• Do this:
Rewrite the listing below with every instance of "low bush" changed to "small hedge", keeping all other text the same.

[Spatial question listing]

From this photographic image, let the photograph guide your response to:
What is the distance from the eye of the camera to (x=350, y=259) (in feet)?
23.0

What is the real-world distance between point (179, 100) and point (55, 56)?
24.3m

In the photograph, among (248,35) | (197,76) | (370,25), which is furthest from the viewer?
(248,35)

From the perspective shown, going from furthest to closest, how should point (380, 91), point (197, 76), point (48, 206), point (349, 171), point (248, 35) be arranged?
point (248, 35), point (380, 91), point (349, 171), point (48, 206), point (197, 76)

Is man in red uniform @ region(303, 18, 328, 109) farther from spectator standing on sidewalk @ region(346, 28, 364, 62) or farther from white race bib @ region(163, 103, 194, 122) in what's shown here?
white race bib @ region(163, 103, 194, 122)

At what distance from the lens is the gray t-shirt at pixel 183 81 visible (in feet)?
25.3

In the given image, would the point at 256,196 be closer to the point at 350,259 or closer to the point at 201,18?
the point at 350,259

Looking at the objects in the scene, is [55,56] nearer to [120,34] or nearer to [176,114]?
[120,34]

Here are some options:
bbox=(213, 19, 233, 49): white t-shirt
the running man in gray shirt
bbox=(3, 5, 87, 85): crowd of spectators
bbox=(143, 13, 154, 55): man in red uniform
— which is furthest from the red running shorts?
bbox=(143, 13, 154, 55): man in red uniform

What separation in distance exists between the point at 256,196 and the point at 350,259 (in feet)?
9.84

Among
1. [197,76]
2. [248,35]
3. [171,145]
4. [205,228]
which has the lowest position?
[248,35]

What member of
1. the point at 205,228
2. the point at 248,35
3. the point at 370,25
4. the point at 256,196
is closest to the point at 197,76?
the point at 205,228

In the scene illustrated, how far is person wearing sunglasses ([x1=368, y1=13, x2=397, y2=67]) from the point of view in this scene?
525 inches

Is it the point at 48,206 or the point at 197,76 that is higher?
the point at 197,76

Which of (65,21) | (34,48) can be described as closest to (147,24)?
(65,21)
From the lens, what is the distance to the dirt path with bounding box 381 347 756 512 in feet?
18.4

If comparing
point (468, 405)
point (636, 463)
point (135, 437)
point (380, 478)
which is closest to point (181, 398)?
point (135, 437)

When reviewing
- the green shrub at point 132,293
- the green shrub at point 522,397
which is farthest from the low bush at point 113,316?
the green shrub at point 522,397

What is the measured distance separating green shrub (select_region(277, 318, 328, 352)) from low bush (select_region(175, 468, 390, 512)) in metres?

• Solved exercise:
From this photographic image, let the photograph guide your response to:
What is the distance from the eye of the camera to (x=350, y=259) (in feet)?
23.0

What is the real-world distance between point (179, 100) and point (55, 56)?
24.3m

In the photograph, among (248,35) | (197,76) | (370,25), which is furthest from the viewer?
(248,35)

From the perspective shown, going from furthest to closest, how should point (380, 91), point (197, 76), point (48, 206), point (349, 171), point (248, 35) be arranged?
point (248, 35), point (380, 91), point (349, 171), point (48, 206), point (197, 76)

Is man in red uniform @ region(303, 18, 328, 109) farther from spectator standing on sidewalk @ region(346, 28, 364, 62) or farther from white race bib @ region(163, 103, 194, 122) in what's shown here?
white race bib @ region(163, 103, 194, 122)

At what distance from the lens is the gray t-shirt at pixel 183 81 visible (in feet)?
25.3

In the given image, would the point at 256,196 be closer to the point at 350,259 or closer to the point at 201,18?
the point at 350,259

Looking at the objects in the scene, is [55,56] nearer to [120,34] or nearer to [176,114]?
[120,34]

Here are some options:
bbox=(213, 19, 233, 49): white t-shirt
the running man in gray shirt
bbox=(3, 5, 87, 85): crowd of spectators
bbox=(143, 13, 154, 55): man in red uniform
— which is furthest from the red running shorts?
bbox=(143, 13, 154, 55): man in red uniform

What separation in distance exists between the point at 256,196 and the point at 350,259 (in feet)?
9.84

Among
1. [197,76]
2. [248,35]
3. [171,145]
4. [205,228]
which has the lowest position?
[248,35]

What member of
1. the point at 205,228
2. the point at 248,35
3. the point at 370,25
4. the point at 256,196
is closest to the point at 197,76?
the point at 205,228

In the scene illustrated, how far is person wearing sunglasses ([x1=368, y1=13, x2=397, y2=67]) from the point of view in this scene?
525 inches

Is it the point at 48,206 or the point at 197,76 that is higher?
the point at 197,76

Which of (65,21) | (34,48) can be described as closest to (147,24)?
(65,21)
From the lens, what is the distance to the dirt path with bounding box 381 347 756 512 in feet?
18.4

If comparing
point (468, 405)
point (636, 463)
point (135, 437)
point (380, 478)
which is closest to point (181, 398)?
point (135, 437)

When reviewing
- the green shrub at point 132,293
- the green shrub at point 522,397
which is farthest from the small hedge at point 113,316?
the green shrub at point 522,397

What is the measured distance separating green shrub (select_region(277, 318, 328, 352)) from small hedge (select_region(175, 468, 390, 512)) in metres?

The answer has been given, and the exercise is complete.